There are four efforts underway to help Haskellers manage this work, and you can contribute!

  1. The Haskell Platform – a easy, one-click installer for the core system, including a blessed set of libraries, with a commercially friendly BSD license (like most of Hackage). At the moment, this means just these libraries, and we need developers to propose new additions to the blessed set.
  2. Google Summer of Code: Hackage 2.0 – we have Matt Gruen working this summer to finish the implementation of Hackage 2.0 – an improved Hackage that will allow for many new features to help sort out the wheat from the chaff in Haskell packages: build reports, wiki commenting, and social voting.
  3. Google Summer of Code: Cabal Test: we also have Thomas Tuegel working on “cabal test”  — to allow automated testing and reporting of cabalized (and thus, all of Hackage). This is the second plank in the solidifying the quality assurance story for Hackage.
  4. Regular regression testing of Hackage: having all that code is great – it means we can do regular regression testing of compilers and tools on a multi-million line Haskell codebase. For the 6.10 GHC release, for example, we were able to narrow breakages of all known open source Haskell to just 5% of Hackage, and post detailed instructions on how to address those changes.

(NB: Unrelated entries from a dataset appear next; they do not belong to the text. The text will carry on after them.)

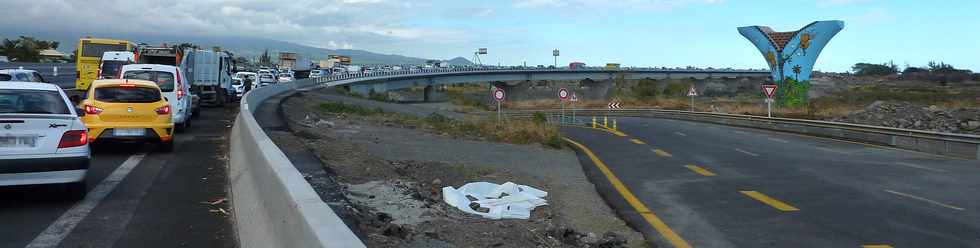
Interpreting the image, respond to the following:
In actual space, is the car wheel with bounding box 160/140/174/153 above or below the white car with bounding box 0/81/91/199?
below

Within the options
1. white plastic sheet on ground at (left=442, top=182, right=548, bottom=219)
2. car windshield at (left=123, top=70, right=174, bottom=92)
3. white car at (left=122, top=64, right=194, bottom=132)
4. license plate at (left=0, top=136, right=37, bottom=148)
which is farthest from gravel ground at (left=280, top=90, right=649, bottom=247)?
car windshield at (left=123, top=70, right=174, bottom=92)

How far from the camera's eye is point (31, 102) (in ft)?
33.6

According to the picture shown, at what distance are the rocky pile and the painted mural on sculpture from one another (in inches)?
422

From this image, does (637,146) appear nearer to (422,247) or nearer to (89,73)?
(422,247)

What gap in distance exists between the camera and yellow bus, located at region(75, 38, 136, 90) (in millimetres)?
34428

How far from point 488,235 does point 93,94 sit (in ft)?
34.3

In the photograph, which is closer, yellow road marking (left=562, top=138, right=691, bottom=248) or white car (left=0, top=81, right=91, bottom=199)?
white car (left=0, top=81, right=91, bottom=199)

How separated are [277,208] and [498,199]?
500cm

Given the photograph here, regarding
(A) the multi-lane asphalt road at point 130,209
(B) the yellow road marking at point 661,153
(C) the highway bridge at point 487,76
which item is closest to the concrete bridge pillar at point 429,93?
(C) the highway bridge at point 487,76

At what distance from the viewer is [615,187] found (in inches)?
575

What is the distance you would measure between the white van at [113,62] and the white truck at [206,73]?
2.16 m

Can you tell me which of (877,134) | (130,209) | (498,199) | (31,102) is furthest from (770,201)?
(877,134)

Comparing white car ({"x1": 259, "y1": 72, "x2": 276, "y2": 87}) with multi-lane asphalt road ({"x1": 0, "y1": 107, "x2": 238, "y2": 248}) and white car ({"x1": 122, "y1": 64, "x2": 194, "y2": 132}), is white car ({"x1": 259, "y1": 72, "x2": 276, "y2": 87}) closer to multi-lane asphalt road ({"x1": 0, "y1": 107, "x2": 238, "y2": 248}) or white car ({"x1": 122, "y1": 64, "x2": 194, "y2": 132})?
white car ({"x1": 122, "y1": 64, "x2": 194, "y2": 132})

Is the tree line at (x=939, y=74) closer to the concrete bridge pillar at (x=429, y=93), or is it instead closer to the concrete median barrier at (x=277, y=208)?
the concrete bridge pillar at (x=429, y=93)
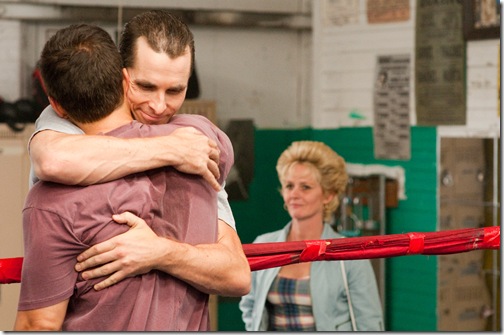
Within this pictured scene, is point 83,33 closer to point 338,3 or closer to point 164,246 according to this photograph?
point 164,246

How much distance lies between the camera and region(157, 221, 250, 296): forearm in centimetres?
152

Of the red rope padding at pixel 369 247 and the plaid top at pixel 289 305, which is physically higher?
the red rope padding at pixel 369 247

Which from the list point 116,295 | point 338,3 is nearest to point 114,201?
point 116,295

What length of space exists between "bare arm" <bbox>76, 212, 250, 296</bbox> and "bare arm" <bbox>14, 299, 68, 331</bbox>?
7 centimetres

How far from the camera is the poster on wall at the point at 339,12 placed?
511cm

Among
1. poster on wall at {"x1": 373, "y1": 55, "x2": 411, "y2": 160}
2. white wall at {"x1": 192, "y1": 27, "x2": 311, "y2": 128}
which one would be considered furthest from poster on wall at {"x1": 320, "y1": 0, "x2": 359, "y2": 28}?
poster on wall at {"x1": 373, "y1": 55, "x2": 411, "y2": 160}

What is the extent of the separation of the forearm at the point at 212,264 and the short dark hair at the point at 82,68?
0.96 ft

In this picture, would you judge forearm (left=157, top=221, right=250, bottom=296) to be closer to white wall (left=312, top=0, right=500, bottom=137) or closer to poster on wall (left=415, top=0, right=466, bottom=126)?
white wall (left=312, top=0, right=500, bottom=137)

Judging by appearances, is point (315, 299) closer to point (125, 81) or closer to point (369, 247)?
point (369, 247)

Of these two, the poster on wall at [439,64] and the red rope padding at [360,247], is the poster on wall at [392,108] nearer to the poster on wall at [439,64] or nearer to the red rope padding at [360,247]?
the poster on wall at [439,64]

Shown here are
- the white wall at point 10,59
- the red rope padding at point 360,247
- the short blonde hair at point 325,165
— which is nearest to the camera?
the red rope padding at point 360,247

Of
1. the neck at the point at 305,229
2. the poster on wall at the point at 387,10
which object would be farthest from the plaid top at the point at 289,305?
the poster on wall at the point at 387,10

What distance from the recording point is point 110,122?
5.01 feet

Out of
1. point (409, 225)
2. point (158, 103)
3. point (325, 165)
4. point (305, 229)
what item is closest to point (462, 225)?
point (409, 225)
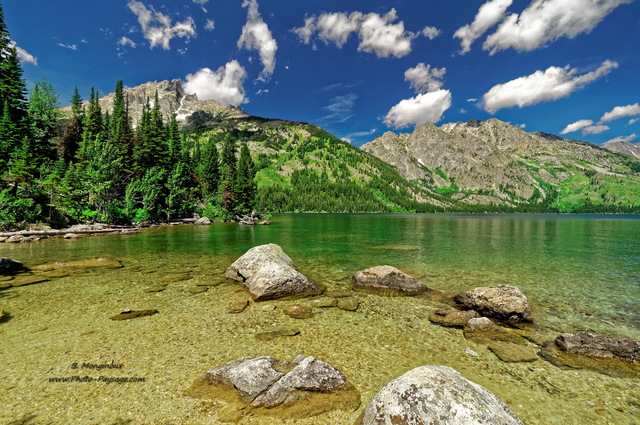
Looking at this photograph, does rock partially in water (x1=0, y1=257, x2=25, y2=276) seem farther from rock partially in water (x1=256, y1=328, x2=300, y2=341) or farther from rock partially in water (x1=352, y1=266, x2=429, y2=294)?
rock partially in water (x1=352, y1=266, x2=429, y2=294)

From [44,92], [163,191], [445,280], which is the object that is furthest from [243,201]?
[445,280]

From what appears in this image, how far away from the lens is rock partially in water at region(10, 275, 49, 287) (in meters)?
17.3

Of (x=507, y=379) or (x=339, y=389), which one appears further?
(x=507, y=379)

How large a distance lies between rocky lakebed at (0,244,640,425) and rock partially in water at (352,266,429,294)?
0.14 m

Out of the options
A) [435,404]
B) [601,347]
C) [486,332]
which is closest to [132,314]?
[435,404]

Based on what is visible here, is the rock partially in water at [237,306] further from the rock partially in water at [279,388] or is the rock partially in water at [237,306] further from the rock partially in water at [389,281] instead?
the rock partially in water at [389,281]

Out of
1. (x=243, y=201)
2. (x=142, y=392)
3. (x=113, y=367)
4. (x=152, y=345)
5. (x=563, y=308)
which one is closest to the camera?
(x=142, y=392)

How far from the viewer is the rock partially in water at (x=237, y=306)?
13.5m

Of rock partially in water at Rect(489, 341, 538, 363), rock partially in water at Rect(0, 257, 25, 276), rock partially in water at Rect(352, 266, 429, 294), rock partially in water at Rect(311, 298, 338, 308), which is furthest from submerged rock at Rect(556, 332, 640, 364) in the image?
rock partially in water at Rect(0, 257, 25, 276)

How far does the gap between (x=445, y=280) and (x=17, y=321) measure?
2473 cm

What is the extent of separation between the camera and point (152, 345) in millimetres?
9828

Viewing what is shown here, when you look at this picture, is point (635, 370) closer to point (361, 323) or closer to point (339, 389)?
point (361, 323)

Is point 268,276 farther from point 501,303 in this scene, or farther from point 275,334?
point 501,303

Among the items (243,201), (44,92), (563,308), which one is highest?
(44,92)
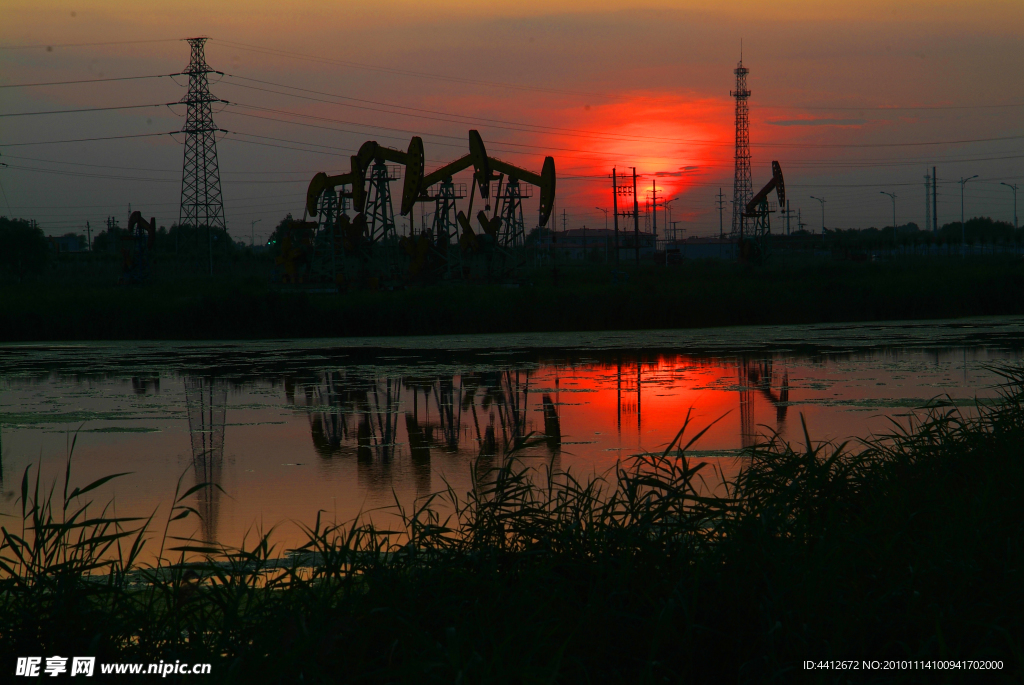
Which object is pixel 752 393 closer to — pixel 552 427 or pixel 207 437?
pixel 552 427

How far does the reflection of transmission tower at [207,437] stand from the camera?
6.98 metres

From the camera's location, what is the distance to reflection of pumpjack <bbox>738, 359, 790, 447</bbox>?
9.87 m

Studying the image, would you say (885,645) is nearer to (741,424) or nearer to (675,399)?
(741,424)

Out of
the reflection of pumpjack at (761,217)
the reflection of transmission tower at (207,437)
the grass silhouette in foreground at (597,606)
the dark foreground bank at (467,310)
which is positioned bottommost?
the reflection of transmission tower at (207,437)

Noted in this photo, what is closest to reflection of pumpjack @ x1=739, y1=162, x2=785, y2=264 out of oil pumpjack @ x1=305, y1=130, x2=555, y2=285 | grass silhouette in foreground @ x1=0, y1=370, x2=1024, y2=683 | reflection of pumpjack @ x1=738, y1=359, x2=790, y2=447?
oil pumpjack @ x1=305, y1=130, x2=555, y2=285

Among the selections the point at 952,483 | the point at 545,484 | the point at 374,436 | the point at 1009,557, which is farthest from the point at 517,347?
the point at 1009,557

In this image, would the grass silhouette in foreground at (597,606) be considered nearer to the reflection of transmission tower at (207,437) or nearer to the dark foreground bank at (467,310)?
the reflection of transmission tower at (207,437)

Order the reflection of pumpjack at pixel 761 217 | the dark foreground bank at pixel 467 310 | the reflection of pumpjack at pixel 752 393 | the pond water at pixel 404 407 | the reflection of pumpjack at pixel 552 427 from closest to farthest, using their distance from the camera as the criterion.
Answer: the pond water at pixel 404 407
the reflection of pumpjack at pixel 552 427
the reflection of pumpjack at pixel 752 393
the dark foreground bank at pixel 467 310
the reflection of pumpjack at pixel 761 217

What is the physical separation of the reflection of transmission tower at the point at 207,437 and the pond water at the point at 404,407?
0.10 ft

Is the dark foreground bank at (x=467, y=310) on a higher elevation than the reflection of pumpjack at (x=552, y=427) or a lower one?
higher

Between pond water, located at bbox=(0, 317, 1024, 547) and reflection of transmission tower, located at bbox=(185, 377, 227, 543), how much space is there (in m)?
0.03

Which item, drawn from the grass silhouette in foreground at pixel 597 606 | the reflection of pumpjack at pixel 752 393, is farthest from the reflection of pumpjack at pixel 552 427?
the grass silhouette in foreground at pixel 597 606

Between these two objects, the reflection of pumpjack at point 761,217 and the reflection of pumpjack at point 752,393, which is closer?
the reflection of pumpjack at point 752,393

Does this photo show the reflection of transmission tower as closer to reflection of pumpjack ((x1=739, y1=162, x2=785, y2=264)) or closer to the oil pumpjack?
the oil pumpjack
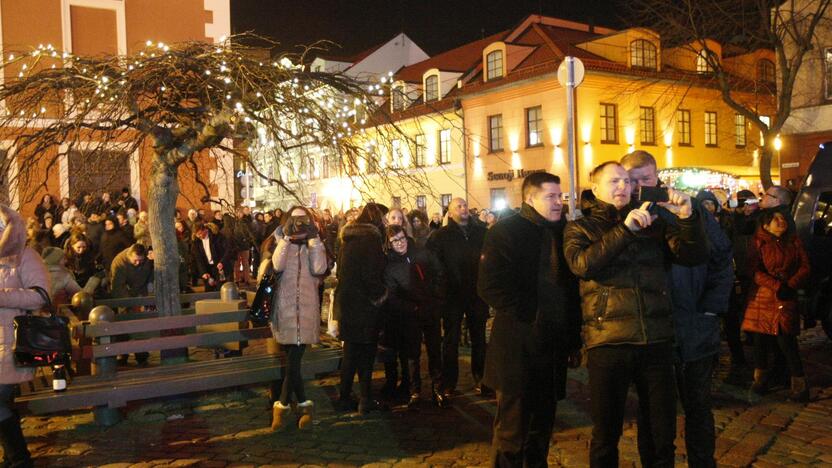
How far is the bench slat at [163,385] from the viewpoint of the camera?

This gives us significant stability.

So, the HP to make it simpler to install Haskell and get started with a good set of libraries (several hundred thousand downloads of the installers so far!), a better Hackage to help us rate and rank packages, regression testing against Hackage to keep things stable, and in particular, test reporting support to make it easier to do quality assurance estimates.

How would you like to see changed in the Haskell library world? What libraries do you love? What do you hate? How do you find the packages you need?

And you don’t have to wait for others to solve this. Write tools to pick the best libs. Do your own quality ratings and share them. Write reviews of packages, and compare them, then let everyone know.

This is open source – it is up to you to help make things happen.